Pelatihan intensif pengembangan produk

Selama tiga bulan program akselerasi, banyak pelatihan yang diberikan oleh mentor-mentor bisnis kenamaan. Mulai dari materi bisnis, kepemimpinan, hingga teknis pengembangan produk disampaikan.

“Slogan YC dari Paul Graham adalah ‘membuat sesuatu yang diinginkan orang’. Dalam 3 bulan pelatihan, mereka mendidik kami tentang cara membangun versi produk yang sangat sederhana tetapi dapat dengan cepat mendapatkan penilaian tentang kecocokan pasar,” terang Steven.

Para mentor selalu menegaskan, perusahaan besar seperti AirBnB atau Drobox juga dimulai dari kecil. Sehingga untuk fase awal tidak perlu membuat produk menjadi rumit, karena justru akan membuat pengguna sulit memahami tujuannya.

“Selama agenda YC, kami punya 2 jam kantor dengan mitra yang ditugaskan untuk mengawasi kami setiap minggu. Setelah itu kami bisa juga memesan kepada mitra yang dipilih untuk memberikan umpan balik. Para mitra hadir dari perusahaan papan atas, misalnya ada Creator Gmail dan Google AdSense [Paul] Buchheit atau ex-CEO Twitch Michael Seibel,” lanjut Steven.

Steven Wongsoredjo
Steven Wongsoredjo bersama mentornya yang juga merupakan CEO AirBnB Brian Chesky / Dok. Pribadi Steven

Pembentukan mental founder juga menjadi hal yang dirasakan betul manfaatnya, tak terkecuali oleh David. Pelatihan di Silicon Valley benar-benar membuat setiap partisipan selalu berorientasi dengan produk dengan pengukuran berbasis data.

Direkomendasikan, bagi startup tahap awal yang mau tumbuh besar

Shipper adalah startup asal Singkawang Kalimantan Barat, keterlibatannya di YC memberikan dampak yang sangat signifikan. Menurut Budi, pasca program ia memiliki lebih banyak referensi mengenai bisnis serupa di luar negeri. Ini penting digunakan untuk studi banding maupun kesempatan perluasan kemitraan. Kesempatan bergabung di program akselerasi tersebut juga membuat startup lebih banyak dikenal, tidak sekadar level nasional tapi juga global.

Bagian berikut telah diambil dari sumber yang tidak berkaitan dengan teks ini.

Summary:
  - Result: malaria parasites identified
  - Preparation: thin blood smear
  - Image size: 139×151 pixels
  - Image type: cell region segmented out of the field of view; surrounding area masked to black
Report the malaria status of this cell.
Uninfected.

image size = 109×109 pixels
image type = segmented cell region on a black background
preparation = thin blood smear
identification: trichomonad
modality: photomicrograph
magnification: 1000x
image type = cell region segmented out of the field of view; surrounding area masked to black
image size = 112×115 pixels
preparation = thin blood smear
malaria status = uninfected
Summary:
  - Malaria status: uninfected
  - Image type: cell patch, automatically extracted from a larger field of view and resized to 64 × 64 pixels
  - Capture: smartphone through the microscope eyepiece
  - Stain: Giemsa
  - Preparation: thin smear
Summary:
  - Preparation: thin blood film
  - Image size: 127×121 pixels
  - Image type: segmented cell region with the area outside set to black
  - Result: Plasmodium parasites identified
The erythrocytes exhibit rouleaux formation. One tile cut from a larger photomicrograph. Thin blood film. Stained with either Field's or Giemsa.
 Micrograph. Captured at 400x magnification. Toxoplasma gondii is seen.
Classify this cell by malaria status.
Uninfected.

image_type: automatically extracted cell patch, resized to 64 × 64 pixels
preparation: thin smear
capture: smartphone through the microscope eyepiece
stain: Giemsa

Steven juga merekomendasikan bagi startup –khususnya di tahap awal untuk bergabung di program ini. Sebelum bergabung, ia mengaku seorang pendiri yang idealis, sangat perfeksionis terhadap pengembangan produk. Sebelum diluncurkan, ia harus selalu memastikan semua berjalan sempurna. Namun padahal tidak demikian prosesnya, validasi pasar justru perlu dilakukan sedini mungkin. Pengajaran YC memberikan perspektif baru yang diterapkan pada SuperApp.id.

“Pengalaman YC benar-benar mengubah pola pikir saya. Mereka mengajarkan untuk membuat versi paling sederhana dari produk dan meluncurkan secepat mungkin. Tujuannya untuk menguji apakah tesis kami memiliki kecocokan di pasar. Waktu adalah komoditas paling berharga, jadi kita harus secepat mungkin memastikan itu semua, bukan sekadar berasumsi,” tutup Steven.